- **Your goal**
Your answer must be an exact copy of the records below.

** Opening Data in this exercise block **

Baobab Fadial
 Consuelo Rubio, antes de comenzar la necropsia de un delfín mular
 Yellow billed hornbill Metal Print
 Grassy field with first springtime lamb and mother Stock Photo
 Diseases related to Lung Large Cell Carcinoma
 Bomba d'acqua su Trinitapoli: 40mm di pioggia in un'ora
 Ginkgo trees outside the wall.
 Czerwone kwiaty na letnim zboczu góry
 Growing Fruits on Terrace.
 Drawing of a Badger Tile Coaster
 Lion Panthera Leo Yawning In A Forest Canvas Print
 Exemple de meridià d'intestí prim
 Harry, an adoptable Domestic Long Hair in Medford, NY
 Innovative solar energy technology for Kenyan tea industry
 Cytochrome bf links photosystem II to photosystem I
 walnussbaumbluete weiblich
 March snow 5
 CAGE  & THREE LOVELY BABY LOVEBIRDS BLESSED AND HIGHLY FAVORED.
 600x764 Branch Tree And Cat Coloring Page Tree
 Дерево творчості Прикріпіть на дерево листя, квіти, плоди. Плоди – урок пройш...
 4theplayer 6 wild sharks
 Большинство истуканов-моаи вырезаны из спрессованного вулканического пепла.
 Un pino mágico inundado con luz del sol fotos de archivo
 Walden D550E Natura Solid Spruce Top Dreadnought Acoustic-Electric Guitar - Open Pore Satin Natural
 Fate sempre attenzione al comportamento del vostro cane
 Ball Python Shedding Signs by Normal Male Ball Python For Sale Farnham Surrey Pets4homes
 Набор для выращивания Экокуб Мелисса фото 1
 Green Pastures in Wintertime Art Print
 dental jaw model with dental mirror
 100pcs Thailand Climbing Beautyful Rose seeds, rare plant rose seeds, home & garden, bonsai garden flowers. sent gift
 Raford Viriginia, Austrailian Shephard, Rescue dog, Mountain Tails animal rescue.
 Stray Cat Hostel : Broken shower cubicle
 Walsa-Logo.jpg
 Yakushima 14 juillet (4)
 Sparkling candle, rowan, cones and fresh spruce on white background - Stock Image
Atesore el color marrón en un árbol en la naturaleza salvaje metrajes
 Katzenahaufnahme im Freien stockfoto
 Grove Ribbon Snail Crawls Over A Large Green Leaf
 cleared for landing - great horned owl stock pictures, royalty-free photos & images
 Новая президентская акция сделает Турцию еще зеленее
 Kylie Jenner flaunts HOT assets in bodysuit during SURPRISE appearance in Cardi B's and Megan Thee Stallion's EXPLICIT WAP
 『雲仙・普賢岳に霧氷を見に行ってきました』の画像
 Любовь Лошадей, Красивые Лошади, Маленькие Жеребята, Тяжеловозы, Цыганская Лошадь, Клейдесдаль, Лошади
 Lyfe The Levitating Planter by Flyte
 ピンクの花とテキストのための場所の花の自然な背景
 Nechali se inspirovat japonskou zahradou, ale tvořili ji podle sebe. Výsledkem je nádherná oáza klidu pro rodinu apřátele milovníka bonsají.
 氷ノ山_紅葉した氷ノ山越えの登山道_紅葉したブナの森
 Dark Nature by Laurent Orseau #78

** Closing Data in this exercise block **

- **Output of the task**
Baobab Fadial
 Consuelo Rubio, antes de comenzar la necropsia de un delfín mular
 Yellow billed hornbill Metal Print
 Grassy field with first springtime lamb and mother Stock Photo
 Diseases related to Lung Large Cell Carcinoma
 Bomba d'acqua su Trinitapoli: 40mm di pioggia in un'ora
 Ginkgo trees outside the wall.
 Czerwone kwiaty na letnim zboczu góry
 Growing Fruits on Terrace.
 Drawing of a Badger Tile Coaster
 Lion Panthera Leo Yawning In A Forest Canvas Print
 Exemple de meridià d'intestí prim
 Harry, an adoptable Domestic Long Hair in Medford, NY
 Innovative solar energy technology for Kenyan tea industry
 Cytochrome bf links photosystem II to photosystem I
 walnussbaumbluete weiblich
 March snow 5
 CAGE  & THREE LOVELY BABY LOVEBIRDS BLESSED AND HIGHLY FAVORED.
 600x764 Branch Tree And Cat Coloring Page Tree
 Дерево творчості Прикріпіть на дерево листя, квіти, плоди. Плоди – урок пройш...
 4theplayer 6 wild sharks
 Большинство истуканов-моаи вырезаны из спрессованного вулканического пепла.
 Un pino mágico inundado con luz del sol fotos de archivo
 Walden D550E Natura Solid Spruce Top Dreadnought Acoustic-Electric Guitar - Open Pore Satin Natural
 Fate sempre attenzione al comportamento del vostro cane
 Ball Python Shedding Signs by Normal Male Ball Python For Sale Farnham Surrey Pets4homes
 Набор для выращивания Экокуб Мелисса фото 1
 Green Pastures in Wintertime Art Print
 dental jaw model with dental mirror
 100pcs Thailand Climbing Beautyful Rose seeds, rare plant rose seeds, home & garden, bonsai garden flowers. sent gift
 Raford Viriginia, Austrailian Shephard, Rescue dog, Mountain Tails animal rescue.
 Stray Cat Hostel : Broken shower cubicle
 Walsa-Logo.jpg
 Yakushima 14 juillet (4)
 Sparkling candle, rowan, cones and fresh spruce on white background - Stock Image
Atesore el color marrón en un árbol en la naturaleza salvaje metrajes
 Katzenahaufnahme im Freien stockfoto
 Grove Ribbon Snail Crawls Over A Large Green Leaf
 cleared for landing - great horned owl stock pictures, royalty-free photos & images
 Новая президентская акция сделает Турцию еще зеленее
 Kylie Jenner flaunts HOT assets in bodysuit during SURPRISE appearance in Cardi B's and Megan Thee Stallion's EXPLICIT WAP
 『雲仙・普賢岳に霧氷を見に行ってきました』の画像
 Любовь Лошадей, Красивые Лошади, Маленькие Жеребята, Тяжеловозы, Цыганская Лошадь, Клейдесдаль, Лошади
 Lyfe The Levitating Planter by Flyte
 ピンクの花とテキストのための場所の花の自然な背景
 Nechali se inspirovat japonskou zahradou, ale tvořili ji podle sebe. Výsledkem je nádherná oáza klidu pro rodinu apřátele milovníka bonsají.
 氷ノ山_紅葉した氷ノ山越えの登山道_紅葉したブナの森
 Dark Nature by Laurent Orseau #78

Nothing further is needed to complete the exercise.